» **COMPITI RICHIESTI**
1 > Come si traduce in inglese la frase del racconto di viaggio "Alla sera giungiamo a Campbell River."?
2 > Trascrivi dal racconto di viaggio tutto ciò che va da "Alla sera giungiamo" fino a "che leggevo volentieri.".

» **ESTRATTO DEL TESTO**
Ovviamente quello più in difficoltà è stato Mario a cui difettava ogni esperienza di pesca e le relative sensibilità. A un certo punto, ritenendo improbabile che potesse agganciarne uno, gli ho ceduto la mia canna (con salmone appena ferrato) per fargli provare delle sensazioni forti, come in effetti è stato. Bello vedere il suo sguardo incredulo di fronte a tanta forza, bello vedere come la lotta tra pesce e pescatore sia molto più ad armi pari, quando per entrambi è la prima volta.
Poi Mario mi ha clamorosamente smentito nel prosieguo della giornata, riuscendo ad agganciarne uno da solo e finendo per portarlo sempre da solo a riva. Resterà l’unico suo pesce serio della vacanza, ma è un po’ quello che voleva, prenderne uno per essere poi libero di dedicarsi a funghi, footing, libri, camper e cucina.




Filmato di Paola Orlandi
Filmato
2008 Canada
4' 33"

Ritornando da Port Alberni verso il mare ci si addentra in foreste infinite, antipasto di quello che sarà il piatto forte di tutto il viaggio.
Assolutamente da vedere (è limitrofo alla strada) facendosi due passi la Cathedral Grove, all’interno del Macmillan Provincial Park (www.env.gov.bc.ca/bcparks/explore/parkpgs/macmillan), dove svettano alberi altissimi (abeti Douglas) vecchi fino a 800 anni, dove la foresta è lasciata assolutamente libera di disegnare con infinita fantasia le sue forme e di stabilire gerarchie e convivenze.
Alla sera giungiamo a Campbell River. Attraversando la cittadina ho cercato invano il JJ pub, in onore di una vecchia firma di Pipam. Mi sarei fatto volentieri una birra in onore di uno che non conosco ma che leggevo volentieri.
Per la verità di birre quella sera ce ne siamo fatte parecchie lo stesso, tant’è che il giorno dopo, il consigliatoci “coup de matin” sull’omonimo fiume, l’abbiamo fatto a letto.

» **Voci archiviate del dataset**
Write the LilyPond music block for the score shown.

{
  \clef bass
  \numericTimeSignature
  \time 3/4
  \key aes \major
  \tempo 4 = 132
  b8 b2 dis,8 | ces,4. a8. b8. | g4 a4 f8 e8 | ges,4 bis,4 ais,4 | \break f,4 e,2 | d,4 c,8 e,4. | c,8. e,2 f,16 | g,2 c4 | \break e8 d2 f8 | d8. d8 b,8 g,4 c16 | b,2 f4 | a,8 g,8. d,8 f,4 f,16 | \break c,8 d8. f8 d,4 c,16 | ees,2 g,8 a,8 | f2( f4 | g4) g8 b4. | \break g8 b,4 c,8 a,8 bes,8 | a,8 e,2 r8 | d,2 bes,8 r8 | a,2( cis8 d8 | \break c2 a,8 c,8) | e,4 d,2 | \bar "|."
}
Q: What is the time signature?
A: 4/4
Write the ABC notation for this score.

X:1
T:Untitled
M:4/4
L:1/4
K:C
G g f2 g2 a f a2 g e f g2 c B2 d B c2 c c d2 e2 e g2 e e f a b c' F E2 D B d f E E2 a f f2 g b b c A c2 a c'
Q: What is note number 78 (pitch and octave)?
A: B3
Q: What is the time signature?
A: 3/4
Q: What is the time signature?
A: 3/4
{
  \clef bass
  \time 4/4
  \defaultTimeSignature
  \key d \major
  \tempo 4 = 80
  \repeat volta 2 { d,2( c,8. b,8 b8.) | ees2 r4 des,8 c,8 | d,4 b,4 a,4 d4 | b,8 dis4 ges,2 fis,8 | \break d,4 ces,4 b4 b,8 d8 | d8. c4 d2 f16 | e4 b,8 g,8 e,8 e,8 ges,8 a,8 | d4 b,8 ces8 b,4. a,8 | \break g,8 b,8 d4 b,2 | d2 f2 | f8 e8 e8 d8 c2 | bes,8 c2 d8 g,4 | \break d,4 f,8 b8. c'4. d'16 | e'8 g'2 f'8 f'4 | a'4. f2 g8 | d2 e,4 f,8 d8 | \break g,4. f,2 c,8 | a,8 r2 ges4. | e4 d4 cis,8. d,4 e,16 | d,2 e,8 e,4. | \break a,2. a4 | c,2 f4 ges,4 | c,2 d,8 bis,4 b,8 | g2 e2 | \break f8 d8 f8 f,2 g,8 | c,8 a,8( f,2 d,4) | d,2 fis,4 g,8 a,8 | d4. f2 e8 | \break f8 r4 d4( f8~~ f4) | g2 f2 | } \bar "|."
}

» **SOLUZIONI**
1 > In the evening we reach Campbell River.

2 >
Alla sera giungiamo a Campbell River. Attraversando la cittadina ho cercato invano il JJ pub, in onore di una vecchia firma di Pipam. Mi sarei fatto volentieri una birra in onore di uno che non conosco ma che leggevo volentieri.